If I had to name one of the things I enjoyed the most, was the increased role played by some of the secondary characters, like the girls aunt and uncle, who offer them their help; Georgiana (whose new version of the story and how that affects Darcy’s character I loved in particular); Fitzwilliam (he’s a sheriff!); and also the subtle changes to some others, like Mrs Bennet, Elizabeth’s mother, who although loud and overbearing at times, also shows more backbone and her true devotion as a mother, which I found endearing. And there are some new characters that I love, but no, I won’t tell you about them.

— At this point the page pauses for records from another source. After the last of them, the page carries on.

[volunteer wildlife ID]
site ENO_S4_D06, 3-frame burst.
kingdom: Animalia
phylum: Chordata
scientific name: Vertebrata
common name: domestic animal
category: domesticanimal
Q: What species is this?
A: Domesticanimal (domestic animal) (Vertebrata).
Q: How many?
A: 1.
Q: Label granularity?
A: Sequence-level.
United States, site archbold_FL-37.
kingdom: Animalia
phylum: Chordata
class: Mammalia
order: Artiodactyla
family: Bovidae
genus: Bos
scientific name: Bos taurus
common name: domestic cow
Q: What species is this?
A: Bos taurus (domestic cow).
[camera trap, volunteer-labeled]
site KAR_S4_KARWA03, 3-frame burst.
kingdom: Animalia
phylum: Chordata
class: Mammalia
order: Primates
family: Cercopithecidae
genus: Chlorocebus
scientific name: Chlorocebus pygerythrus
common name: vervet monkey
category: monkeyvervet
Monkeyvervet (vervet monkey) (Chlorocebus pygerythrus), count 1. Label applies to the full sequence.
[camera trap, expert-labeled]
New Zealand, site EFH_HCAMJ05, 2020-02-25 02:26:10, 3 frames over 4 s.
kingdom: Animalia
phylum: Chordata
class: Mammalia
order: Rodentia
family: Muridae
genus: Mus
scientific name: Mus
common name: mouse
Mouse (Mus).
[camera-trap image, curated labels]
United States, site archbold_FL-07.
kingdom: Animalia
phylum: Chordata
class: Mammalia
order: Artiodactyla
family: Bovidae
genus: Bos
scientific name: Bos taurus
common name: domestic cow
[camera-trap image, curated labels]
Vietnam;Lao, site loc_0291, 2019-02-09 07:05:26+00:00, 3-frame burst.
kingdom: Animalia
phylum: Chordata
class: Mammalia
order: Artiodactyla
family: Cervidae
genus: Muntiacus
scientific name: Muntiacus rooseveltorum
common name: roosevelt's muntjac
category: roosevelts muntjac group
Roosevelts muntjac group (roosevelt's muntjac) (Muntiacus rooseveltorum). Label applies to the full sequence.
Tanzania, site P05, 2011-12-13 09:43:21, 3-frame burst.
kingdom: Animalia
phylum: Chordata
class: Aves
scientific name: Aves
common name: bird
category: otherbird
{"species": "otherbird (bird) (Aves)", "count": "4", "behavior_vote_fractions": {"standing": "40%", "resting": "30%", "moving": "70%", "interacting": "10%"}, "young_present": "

Are there changes to the main couple? Well, yes, although they also retain the main qualities devoted fans love. Elizabeth is strong and determined, but seems more willing to put other people’s needs (especially her family’s) before her own convictions and is more practical. We also see her try to behave as is expected of her; she doubt sand questions her decisions and wakes to the pleasures of love. (As I’ve often said, I’m not a big fan of sex scenes or erotica but must admit the very early scenes here are quite sweet and funny, and they are far from extreme or too graphic, but I thought I’d better warn you). Darcy shows his pride and his prejudices too, especially at the beginning of the novel, and he finds it difficult to fully trust Elizabeth, although we get to understand why as the story advances. I don’t want to reveal too many details of the plot, especially where it differs from the original, but I should mention that we do get to see more of the relationship between Elizabeth and Darcy, rather than only the early period of courtship, in this version.
Do not worry, we still have the witty dialogue, a baddy true to form, and there is an action scene that sets many things in motion and I thoroughly enjoyed. The writing flows easily, and it manages to plunge readers into the subtleties of the minds of the characters whilst at the same time sharing with them the landscapes and the settings. And yes, there is a happy ending.
Here, a taster of the writing, but, as usual, I’d recommend readers to check a sample to see what they think:
Here, we have the couple conversing.
“You seem to have a great faith in your judgement.”
“I suppose I do. I believe I’ve lived a sufficient amount of time and seen enough of the world to earn that confidence.”
“So, you’re infallible?”
“Of course not. That would be impossible for anyone.”
“But I do make it a priority to weigh my decisions carefully. For example, I didn’t build Pemberley by following the latest fads in agriculture without thinking them through.”
“My understanding was that you didn’t build Pemberley. It was left to you, was it not?”
I recommend this novel to lovers of classical or historical romance, especially those fond of Jane Austen, and to anybody who enjoys a well-written story full of compelling characters. Fans of the author won’t be disappointed, and I was particularly touched by her dedication of the novel to her grandmothers, women who had lived through that historical period and had plenty to say and lots to teach future generations. And I’m sure Austen would approve.